Do lado de fora da mansão Wyndham, Isla permaneceu parada. Até então, nada a incomodava. Nada que ela não pudesse lidar. Mas o pensamento da gravidez de Delphine, o teatro de Anna, deixou-a despedaçada. Ela havia se preparado para fofocas, para olhares frios e para os esquemas de Anna. O que ela não havia se preparado era para a gravidez de Delphine.
Uma mão pousou e apertou suavemente seu ombro. Ela estremeceu, depois congelou ao ver o cabelo loiro familiar, os olhos verdes olhando para ela. Landon sorriu de leve.
— Problemas acontecem. Perdoe-o. — Disse ele, e antes que ela pudesse responder, caminhou até sua ferrari azul-marinho e entrou no banco do motorista.
Algo frio percorreu Isla. E sem pensar, ela atravessou até o carro, abriu a porta do passageiro e entrou. O cinto de segurança fez um clique, enquanto sua respiração estava trêmula. As sobrancelhas de Landon se ergueram; ele sempre a conhecera como uma pessoa quieta e cautelosa. Entrar em seu carro de repente o surpreendeu.
— Este é o meu carro, caso você não saiba. — Disse ele, com um ar curioso e ao mesmo tempo brincalhão.

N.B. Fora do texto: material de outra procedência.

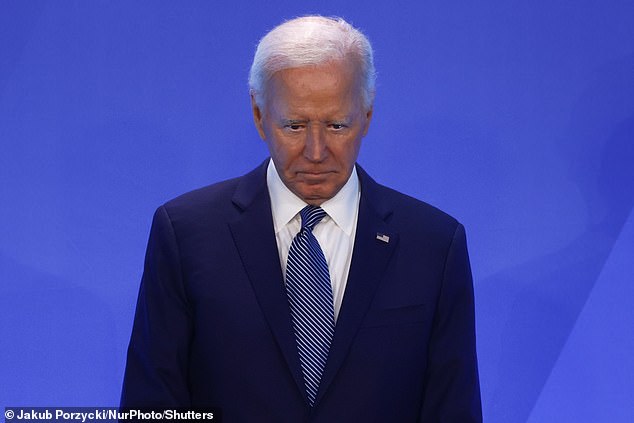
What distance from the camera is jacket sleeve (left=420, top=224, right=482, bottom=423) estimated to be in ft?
6.88

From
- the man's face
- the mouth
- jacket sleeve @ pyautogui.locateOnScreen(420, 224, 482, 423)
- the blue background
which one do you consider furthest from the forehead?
the blue background

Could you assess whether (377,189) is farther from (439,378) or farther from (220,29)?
(220,29)

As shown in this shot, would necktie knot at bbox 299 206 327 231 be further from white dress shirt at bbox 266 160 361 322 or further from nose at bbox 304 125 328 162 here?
nose at bbox 304 125 328 162

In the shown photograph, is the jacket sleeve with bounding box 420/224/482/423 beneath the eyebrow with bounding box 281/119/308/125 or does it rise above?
beneath

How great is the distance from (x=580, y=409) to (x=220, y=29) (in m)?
1.45

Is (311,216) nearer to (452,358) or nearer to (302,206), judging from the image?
(302,206)

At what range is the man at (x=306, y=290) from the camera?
200 centimetres

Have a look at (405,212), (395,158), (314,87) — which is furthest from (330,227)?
(395,158)

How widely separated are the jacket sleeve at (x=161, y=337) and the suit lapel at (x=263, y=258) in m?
0.13

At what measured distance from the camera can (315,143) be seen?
1982 millimetres

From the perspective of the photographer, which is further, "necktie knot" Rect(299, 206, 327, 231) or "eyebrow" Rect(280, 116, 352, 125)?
"necktie knot" Rect(299, 206, 327, 231)

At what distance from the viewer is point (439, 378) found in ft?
6.92

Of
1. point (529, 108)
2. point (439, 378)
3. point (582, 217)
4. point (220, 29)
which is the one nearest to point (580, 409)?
point (582, 217)

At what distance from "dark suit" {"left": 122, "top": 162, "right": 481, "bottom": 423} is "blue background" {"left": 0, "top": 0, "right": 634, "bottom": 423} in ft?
2.99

— Eu sei. — Ela respondeu. A voz não transparecia emoção alguma.
— Me leve para algum lugar. Qualquer lugar. Eu só preciso sair daqui. — Suas palavras saíram meio que sem força.
Landon olhou para ela. Depois de assimilar o que ela disse, deu de ombros.
— Estou indo para o meu clube. Se você não se importar, pode ir comigo. — Ele ligou o motor, o ronco da ferrari preencheu o espaço entre eles. Colocou o carro na estrada.
— Tudo bem. Segure-se. — Lançou-lhe um olhar breve e solidário.
Ela mal percebeu qualquer outra coisa dentro do carro. Apenas ficou ali sentada, repetindo a cena na sala de estar uma e outra vez. Deixou a mente voltar a como tudo havia começado, àquela noite na festa de aniversário, mais de dois anos atrás.
Gabriel a havia convidado para a festa de aniversário de Matt. Matt é amigo de Gabriel.
Tinha sido uma noite animada, com amigos e pessoas aglomeradas em um clube. Delphine não estava com Gabriel naquela época, ela estava fora da cidade desde que havia terminado com ele.
Então eram apenas Isla e Gabriel entre o círculo deles.
Isla se lembrava de como eles eram naquela época. De como riam juntos sem se preocupar com nada. As bebedeiras despreocupadas, a música, tudo.
Ela se lembrava de como as coisas deram errado, começou a se sentir estranha. Estava sem equilíbrio, e no começo pensou que fosse o álcool. Suas mãos tremiam e ela fez papel de boba, tocando o próprio rosto e rindo de um jeito que não parecia com ela.
Naquele momento, Gabriel percebeu as mudanças nela. Ele a observou com um olhar duro e alarmado. Quando Matt ficou casual demais, tentando alcançá-la, Gabriel interveio. Foi rápido e possessivo. Tirou-a do barulho.
— Ela bebeu demais. — Um amigo disse, tentando puxar Isla para a suíte dele.
Gabriel o impediu.
— Não se preocupe. Eu cuido dela. — E naquela noite ele a tirou daquele clube.
— Você está bem? — Landon perguntou, tirando-a de seus pensamentos. Ela sorriu e assentiu.
A ferrari serpenteava pela cidade. Landon olhava para ela de vez em quando, como se verificasse se ela ainda estava ali. Isla observava as ruas passarem, os olhos embaçados acompanhando as pessoas voltando para casa.
O carro parou na entrada privativa do clube. Landon a conduziu por uma porta dos fundos até um espaço reservado, para uma varanda privada. Um recanto elevado que dava vista para a multidão. Landon sinalizou para uma acompanhante, e a garota foi até eles.
Ela parecia uma gêmea de Delphine de perfil: alta, cabelo loiro comprido, maçãs do rosto altas. Mas, enquanto Delphine sempre usava o cabelo solto, aquela acompanhante o mantinha preso em um rabo de cavalo elegante e sorria com calma profissional.